BA has benefited from its move to cut jobs and reduce its fleet. After reporting in May its worst full-year loss since privatisation, the group has reported a 10 per cent drop in passenger volumes for that month and reduced fares on short-haul routes to compete with low-cost carriers.

Chubb, the security services company, offered a tantalising glimpse of significant share price upside when it emerged in May that it was involved in merger discussions with Securitas. Days later the talks were called off and the shares have slumped back.

Mothercare, the childrenswear retailer, has yet to show progress, though its performance was always going to be second-half weighted. Board changes, including a search for a new chairman, could help.

ScottishPower has recovered much of the lost ground after the group announced changes to its dividend policy early in the year.

Out worst performers are in the technology sector which has gone from bad to worse. Logica, the IT services group, crashed out of the FTSE 100 index last month after a grim profits warning in May. The shares are down 70 per cent and it's hard to see a recovery in the second half.

Shares in BTG, the technology development group, are down by more than 50 per cent after losses of £22.6m in the year to March.

Even our wild card, Clean Diesel Technologies, has stalled. Sharply up in the early months of the year, the shares have fallen despite a decent update from the company in March.
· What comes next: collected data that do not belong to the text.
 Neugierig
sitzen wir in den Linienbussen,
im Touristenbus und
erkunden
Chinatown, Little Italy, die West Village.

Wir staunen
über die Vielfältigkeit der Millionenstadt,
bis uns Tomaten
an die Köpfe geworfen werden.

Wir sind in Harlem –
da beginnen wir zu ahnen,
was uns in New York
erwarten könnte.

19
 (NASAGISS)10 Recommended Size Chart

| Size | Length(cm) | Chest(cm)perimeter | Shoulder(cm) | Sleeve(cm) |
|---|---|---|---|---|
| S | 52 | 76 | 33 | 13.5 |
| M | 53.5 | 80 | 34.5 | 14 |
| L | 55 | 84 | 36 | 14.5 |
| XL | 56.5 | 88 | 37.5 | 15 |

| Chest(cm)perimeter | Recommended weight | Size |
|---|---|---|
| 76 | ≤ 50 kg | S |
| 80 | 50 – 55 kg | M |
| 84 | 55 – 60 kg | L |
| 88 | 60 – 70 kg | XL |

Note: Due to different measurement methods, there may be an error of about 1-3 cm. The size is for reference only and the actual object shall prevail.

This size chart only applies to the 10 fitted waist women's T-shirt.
FPDSavills looks fair value

While FPDSavills "for sale" boards grace well-to-do houses up and down the country, its parent company Savills offers punters a broader investment choice than just a traditional two-up, two-down semi, however grand. As an international property group, Savills' interests span the UK, Europe and Australasia, where its remit ranges from managing facilities for the Hong Kong government to finding property for equity-weary investors to sink their money in and looking after British country mansions.

As such, despite impending fears that the UK housing bubble is on the brink of bursting, Savills offers investors a diversified earnings stream with plenty of scope for growth in Europe.

Yesterday's trading statement revealed that the group's core residential business was holding up well, with no sign of the dreaded slowdown in the buy-to-let market. Demand for Savills' skills on the high-margin commercial investment side – driven by house prices rising at their fastest rate since the boom of the Eighties and the stock market gloom, is hampered only by a lack of available properties.

The main blip for Savills concerned its joint venture with the facilities management company Trammell Crow which failed to land a couple of key outsourcing contracts in Germany. The cost of chasing these massive bids, one of which would have seen the group handle outsourcing for Deutsche Telekom, is expected to lead to a write-down of about £1m.

The shares, unchanged at 182.5p, look fairly valued on a p/e of about 8 times. Hold.

Keep Teather on a tight leash

Like many smaller stockbrokers Teather & Greenwood has had a difficult time. Plunging stock markets have put an end to the lucrative IPO pipeline and put the institutional fund management division under pressure. That was the reason behind a warning in February that losses for the year could total £4m. In fact the figures came in slightly ahead of that forecast with a £3.8m deficit but it didn't help the shares which were left unchanged at 49.5p. This is a fraction of their 349.5p peak in early 2000. But it is still well ahead of the issue price of 23p in 1998.

T&G is sensibly cutting costs to adapt to tougher times. It has axed 20 per cent of its cost base including a reduction in staff from 300 to 245. As a result, T&G should be back in the black in the current year.

T&G has expanded its investment funds business with the poaching of the country fund team from Bear Stearns. And its corporate finance division now has more retained clients which partially offsets the lack of float fees. Strategically it would like to buy another smaller company broker though there is nothing on the radar just now. T&G is essentially a bet on the market and that looks a bit scary at the moment. But it could look attractive if markets begin to look like they have stabilised.